Source extract |
College Readiness: A Guide to Preparing for Higher Education

College readiness is about pushing yourself toward the highest possible standards and expanding your horizons. There’s no better time to start preparing than right now. We’ll take you through the most critical prerequisite skills for college success and career readiness. Then, you’ll be ready to get the most out of your college experience.

Why is College Readiness so Important?

Overall, only 37 percent of ACT-tested graduates in the class of 2019 met at least 3 of the 4 ACT College Readiness Benchmarks showing strong college readiness.1 High school parents, teachers, administrators, and students can challenge this statistic by encouraging improved academic rigor and preparedness. But that’s only half of the picture. Many aspects of college readiness involve soft skills and real-world skills that make the transition to independence much more manageable. Then, academics can become the main focus once the semester begins.

3 Top Moves for Academic College Readiness

Research the Degree Programs

College allows you to explore your interest in a career field. Many colleges have specialized degree programs built into robust academic communities. As you look into colleges, focus on the specific degree programs to see whether they match your interests. While colleges’ websites can be a tremendous resource, talk to a high school guidance counselor to further explore your options. You can also check out Regent’s wide range of degree programs with over 150 unique areas of study. If you’re still unsure, complete this form to receive valuable information about Regent’s award-winning degree programs and its SuccessPath Scholarship.

Work Toward College Credit Early

In high school, take the highest level classes you can reasonably manage. Good grades in honors classes and advanced placement classes look stellar on college applications. Not only that, a great score on an AP exam may award you college credit hours. Many colleges even offer dual enrollment in college courses while you’re still in high school. The Early College Program at Regent University helps you start college with credits under your belt. This will give you a strong advantage in your educational and professional career. Plus, you can enjoy a reduced tuition rate of $75 per credit hour.

Meet with Counselors and College Representatives

Some of the most-underused assets to high school students are individuals with more experience in higher education. A huge part of a high school counselor’s job is to prepare students for college and careers. Yes, they can help with prep for standardized testing like the SAT and ACT. But they can also help you determine which college best suits your interests, lifestyle and career goals.

College representatives and current students can also provide information about a school’s rich tapestry of programs, events, students and faculty. This doesn’t just pertain to academics but also to extracurricular activities, cultural events, and all the community offers. Regent has a vibrant student life that encourages students to build each other up intellectually and spiritually.

4 Personal Ways to Boost College Readiness

Most counselors and educators are tasked with preparing high school students for the academic challenges of higher education. However, true college readiness is much more well-rounded.

Work order |
Set down the part of the college readiness guide running from "Work Toward College" down to "per credit hour.", word for word. Work only from the college readiness guide above.

Data under study |
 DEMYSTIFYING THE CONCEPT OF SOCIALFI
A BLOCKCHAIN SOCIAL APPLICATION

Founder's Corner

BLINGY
---
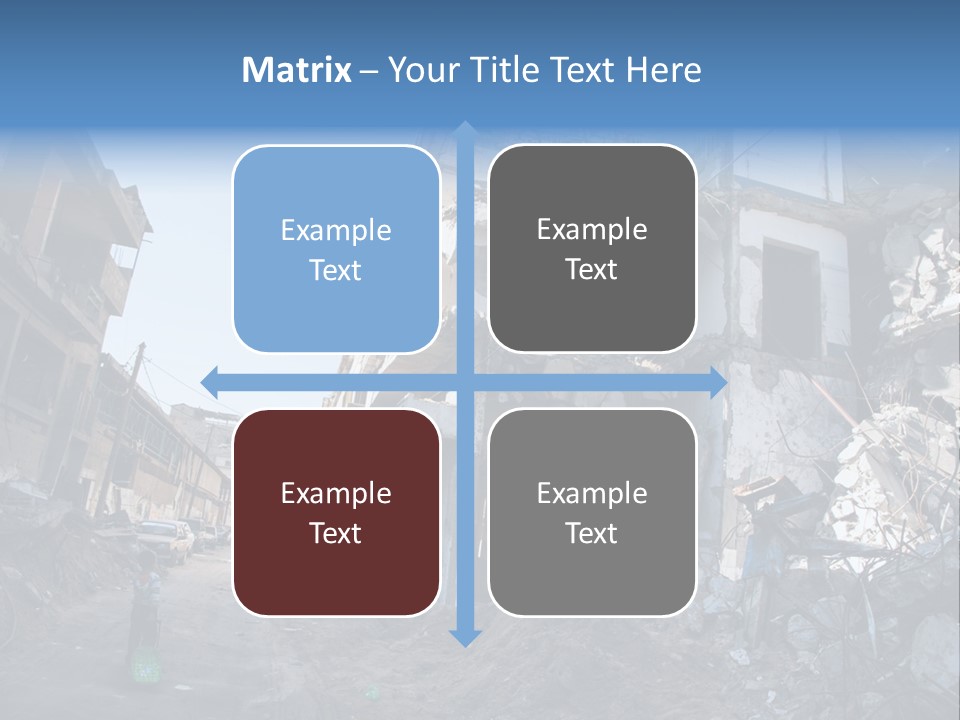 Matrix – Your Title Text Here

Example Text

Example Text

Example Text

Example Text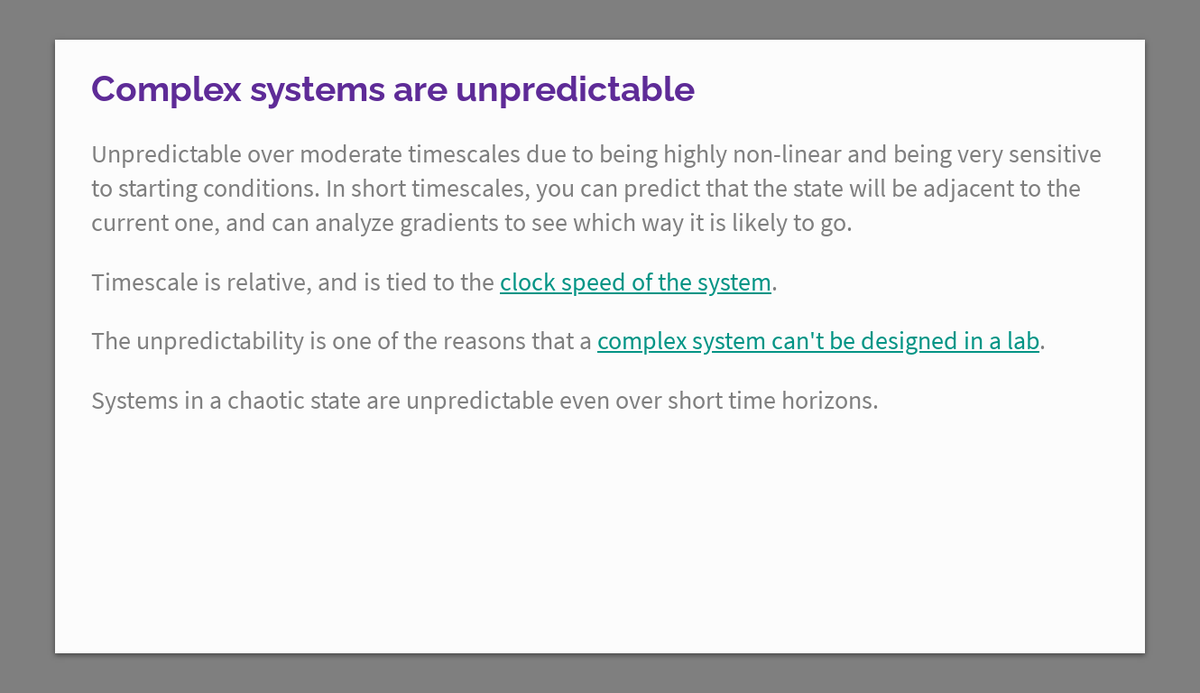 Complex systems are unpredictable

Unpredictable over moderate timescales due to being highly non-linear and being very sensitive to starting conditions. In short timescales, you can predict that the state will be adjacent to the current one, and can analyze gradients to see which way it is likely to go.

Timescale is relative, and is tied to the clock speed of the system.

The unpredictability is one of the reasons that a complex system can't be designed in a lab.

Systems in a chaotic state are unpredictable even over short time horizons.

Solution to the problem |
Work Toward College Credit Early

In high school, take the highest level classes you can reasonably manage. Good grades in honors classes and advanced placement classes look stellar on college applications. Not only that, a great score on an AP exam may award you college credit hours. Many colleges even offer dual enrollment in college courses while you’re still in high school. The Early College Program at Regent University helps you start college with credits under your belt. This will give you a strong advantage in your educational and professional career. Plus, you can enjoy a reduced tuition rate of $75 per credit hour.